#### RECORDS FOR THIS EXERCISE
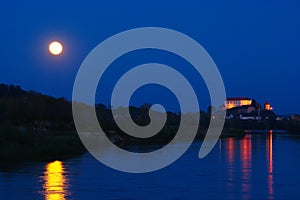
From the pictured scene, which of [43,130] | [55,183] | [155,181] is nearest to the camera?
[55,183]

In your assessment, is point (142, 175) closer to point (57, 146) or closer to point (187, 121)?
point (57, 146)

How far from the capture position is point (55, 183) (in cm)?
2208

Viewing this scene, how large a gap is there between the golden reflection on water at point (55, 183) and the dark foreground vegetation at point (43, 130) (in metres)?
5.17

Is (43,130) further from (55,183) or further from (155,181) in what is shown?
(55,183)

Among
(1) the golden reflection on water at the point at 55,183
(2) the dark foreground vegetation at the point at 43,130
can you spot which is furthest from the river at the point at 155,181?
(2) the dark foreground vegetation at the point at 43,130

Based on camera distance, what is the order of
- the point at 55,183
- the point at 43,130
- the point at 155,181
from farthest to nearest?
1. the point at 43,130
2. the point at 155,181
3. the point at 55,183

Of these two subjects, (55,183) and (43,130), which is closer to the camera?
(55,183)

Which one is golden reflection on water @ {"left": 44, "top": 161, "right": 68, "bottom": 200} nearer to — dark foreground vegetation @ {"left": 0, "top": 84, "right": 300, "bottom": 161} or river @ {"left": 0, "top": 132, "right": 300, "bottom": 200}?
river @ {"left": 0, "top": 132, "right": 300, "bottom": 200}

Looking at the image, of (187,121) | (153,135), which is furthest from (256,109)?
(153,135)

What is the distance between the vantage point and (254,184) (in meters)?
22.1

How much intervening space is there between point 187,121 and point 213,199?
92.8 m

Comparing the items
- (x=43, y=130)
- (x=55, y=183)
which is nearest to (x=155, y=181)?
(x=55, y=183)

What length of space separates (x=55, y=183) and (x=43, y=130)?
34.4 metres

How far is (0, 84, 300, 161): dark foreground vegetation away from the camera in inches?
1385
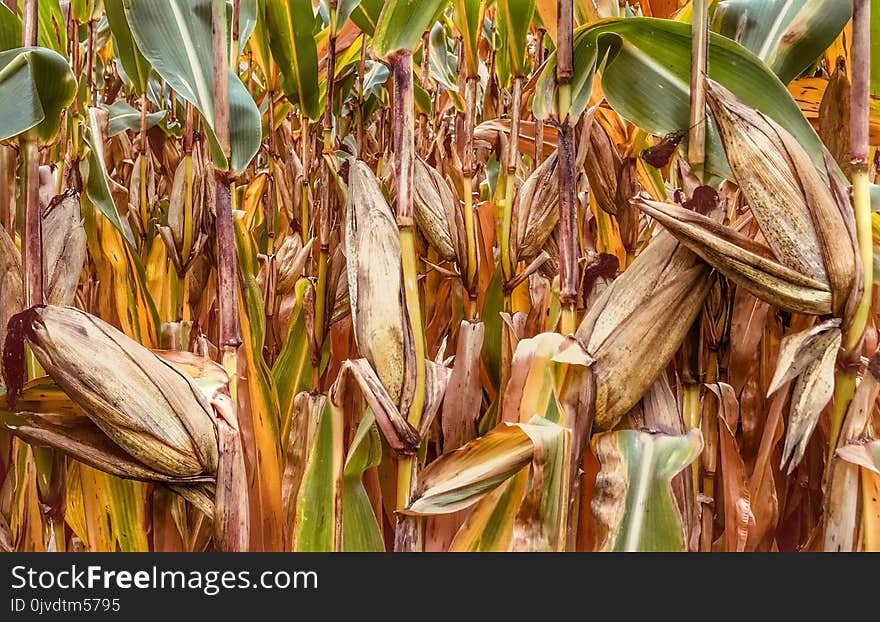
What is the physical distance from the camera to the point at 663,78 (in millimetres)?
508

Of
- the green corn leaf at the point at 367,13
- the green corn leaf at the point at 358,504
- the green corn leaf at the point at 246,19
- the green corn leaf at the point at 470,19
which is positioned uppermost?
the green corn leaf at the point at 367,13

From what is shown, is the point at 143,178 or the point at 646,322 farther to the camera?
the point at 143,178

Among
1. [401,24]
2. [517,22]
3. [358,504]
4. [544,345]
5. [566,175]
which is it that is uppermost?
[517,22]

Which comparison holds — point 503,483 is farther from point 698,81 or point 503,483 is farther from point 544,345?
point 698,81

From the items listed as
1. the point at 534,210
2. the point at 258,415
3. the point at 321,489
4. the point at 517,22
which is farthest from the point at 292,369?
the point at 517,22

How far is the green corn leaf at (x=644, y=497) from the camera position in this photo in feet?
1.52

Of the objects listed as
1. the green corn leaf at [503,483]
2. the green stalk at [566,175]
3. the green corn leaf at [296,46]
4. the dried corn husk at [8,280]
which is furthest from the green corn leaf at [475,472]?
the green corn leaf at [296,46]

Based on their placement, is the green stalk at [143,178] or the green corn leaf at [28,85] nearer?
the green corn leaf at [28,85]

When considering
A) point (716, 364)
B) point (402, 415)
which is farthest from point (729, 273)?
point (402, 415)

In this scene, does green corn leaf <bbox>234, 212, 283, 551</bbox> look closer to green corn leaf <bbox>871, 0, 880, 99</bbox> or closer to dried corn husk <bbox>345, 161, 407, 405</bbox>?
dried corn husk <bbox>345, 161, 407, 405</bbox>

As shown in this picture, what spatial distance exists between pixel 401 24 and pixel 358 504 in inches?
14.8

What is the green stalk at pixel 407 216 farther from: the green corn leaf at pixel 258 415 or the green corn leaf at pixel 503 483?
the green corn leaf at pixel 258 415

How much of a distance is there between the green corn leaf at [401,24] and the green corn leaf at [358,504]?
294 millimetres

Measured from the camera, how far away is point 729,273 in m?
0.44
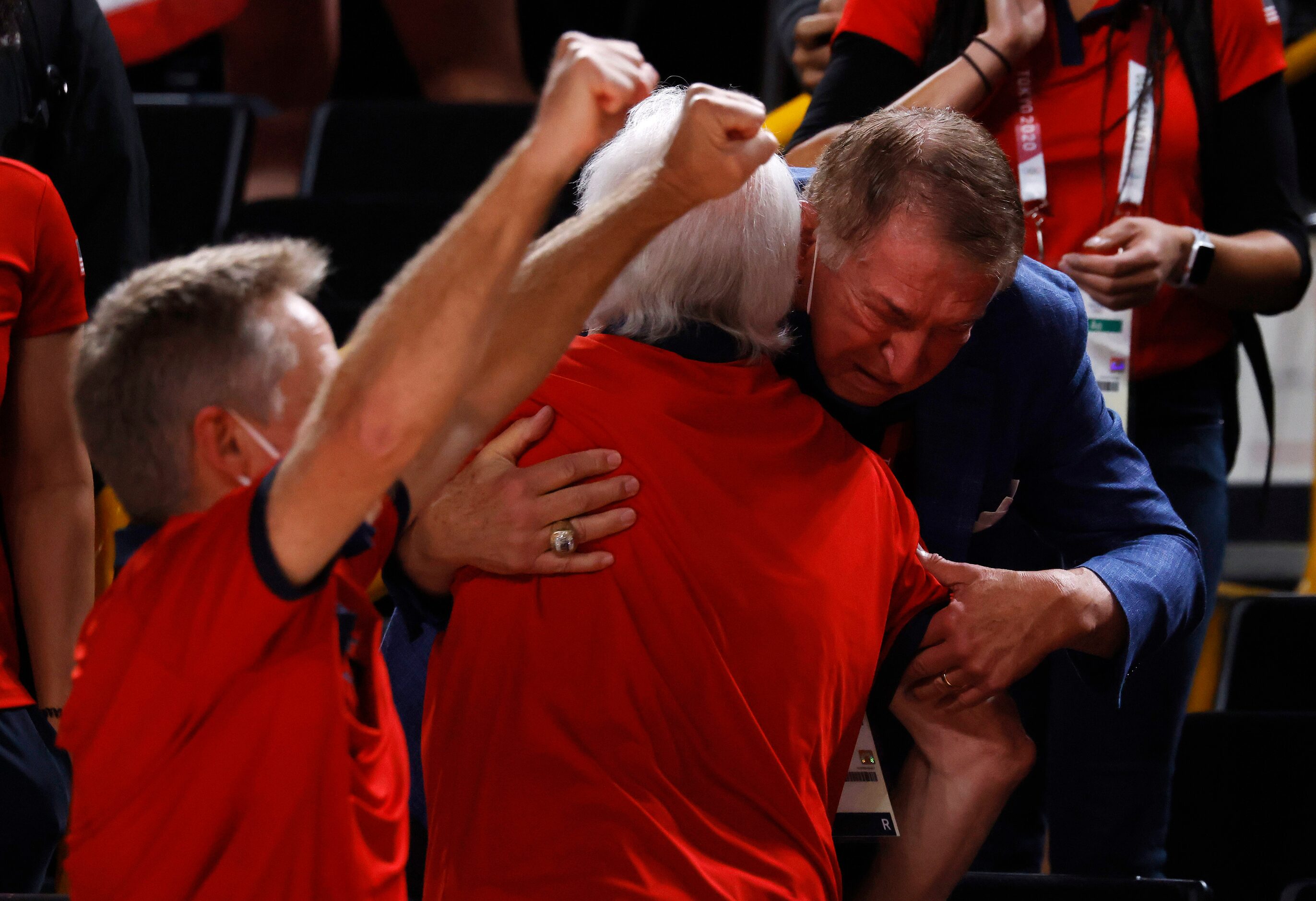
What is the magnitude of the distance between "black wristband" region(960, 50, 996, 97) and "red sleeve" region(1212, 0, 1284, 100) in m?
0.36

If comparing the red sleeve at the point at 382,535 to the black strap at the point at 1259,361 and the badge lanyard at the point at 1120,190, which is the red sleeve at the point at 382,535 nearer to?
the badge lanyard at the point at 1120,190

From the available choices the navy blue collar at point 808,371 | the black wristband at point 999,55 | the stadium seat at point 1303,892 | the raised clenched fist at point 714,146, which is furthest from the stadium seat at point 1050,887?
the black wristband at point 999,55

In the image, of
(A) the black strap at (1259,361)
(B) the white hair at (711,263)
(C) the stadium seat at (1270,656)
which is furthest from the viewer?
(C) the stadium seat at (1270,656)

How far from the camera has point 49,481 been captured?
145 centimetres

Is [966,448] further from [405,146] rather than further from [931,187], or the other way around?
[405,146]

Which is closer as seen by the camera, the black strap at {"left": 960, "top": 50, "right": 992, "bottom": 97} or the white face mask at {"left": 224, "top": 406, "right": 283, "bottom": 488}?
the white face mask at {"left": 224, "top": 406, "right": 283, "bottom": 488}

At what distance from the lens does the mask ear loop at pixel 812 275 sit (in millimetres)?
1367

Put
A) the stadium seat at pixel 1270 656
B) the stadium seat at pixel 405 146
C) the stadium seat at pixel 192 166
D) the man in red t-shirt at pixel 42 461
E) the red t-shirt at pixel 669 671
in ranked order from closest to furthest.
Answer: the red t-shirt at pixel 669 671 → the man in red t-shirt at pixel 42 461 → the stadium seat at pixel 1270 656 → the stadium seat at pixel 192 166 → the stadium seat at pixel 405 146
########
EXERCISE OBJECTIVE
Each line from the one containing "In the image, of" to the end of the listing above should be copied exactly, and nothing else.

WRITTEN ANSWER
In the image, of
(A) the black strap at (1259,361)
(B) the white hair at (711,263)
(C) the stadium seat at (1270,656)
which is furthest from the viewer?
(C) the stadium seat at (1270,656)

How far from the camera has point 49,481 been captured?
145 centimetres

Is [966,448] further from [405,146] rather than further from [931,187], or the other way around?
[405,146]

Which is closer as seen by the camera, the black strap at {"left": 960, "top": 50, "right": 992, "bottom": 97} or the white face mask at {"left": 224, "top": 406, "right": 283, "bottom": 488}?
the white face mask at {"left": 224, "top": 406, "right": 283, "bottom": 488}

At what distance from the lens does the mask ear loop at pixel 812 275 sit (in millimetres)?
1367

Put
A) the stadium seat at pixel 1270 656
B) the stadium seat at pixel 405 146
C) the stadium seat at pixel 192 166
D) the man in red t-shirt at pixel 42 461
E) the red t-shirt at pixel 669 671
in ranked order from closest to furthest.
Answer: the red t-shirt at pixel 669 671 → the man in red t-shirt at pixel 42 461 → the stadium seat at pixel 1270 656 → the stadium seat at pixel 192 166 → the stadium seat at pixel 405 146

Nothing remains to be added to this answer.